Given the chance, she said she would get another one, but said she wouldn’t buy an extended warranty this time.
Her reason was that the value of the laptop was outstripped by the warranty price. True, it was a good machine and hasn’t given her many problems, but the full service warranty was expensive, and wasn’t often necessary.
I would agree. There was a time when I bought computers with full service plans, and occasionally I was very glad I did. But sometimes the cost of the computer is less than the cost of “maintaining” it.
And that’s when Moore’s law kicks in as well. The value of the machine doesn’t hold up over time, and the price of a comparative new machine is invariably lower.
Why strain through four years of a warranty, milking a computer for all the money you paid, when a new machine — even an underpowered one by cutting edge standards — can do the same for dirt cheap?

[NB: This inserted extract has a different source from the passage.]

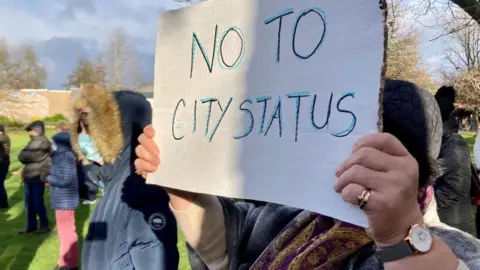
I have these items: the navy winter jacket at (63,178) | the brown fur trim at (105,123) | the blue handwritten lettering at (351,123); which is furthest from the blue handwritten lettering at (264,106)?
the navy winter jacket at (63,178)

Save the money, expect to buy a new computer sooner, and if something breaks, take it in stride. That is her attitude now, and I would agree. For her, newer is better.
It might sound odd to hear me saying these things, and I admit it sounds odd saying them. I’m trying to take on the mindset of a casual computer user this time — not a die-hard zealot of outdated machines.
But it’s not that odd either. I’ve set free computers that were finicky or unreliable or just without merit, and never batted an eye.
There are thousands upon thousands of others, in as-good or even-better condition, waiting in line for attention.
But more importantly, I would never endorse out-of-date hardware as a solution for everyone. I endorse it as a solution for me, and anyone else who finds the challenge appealing.
Your way is the best way, and that is the mantra I shall repeat until the last post to this site, some dark day in the future.
Do what you like with your computer, exercise the freedoms you should be enjoying, and if you need a new one, don’t feel you have to rationalize it to anyone.
After all, that’s what freedom means.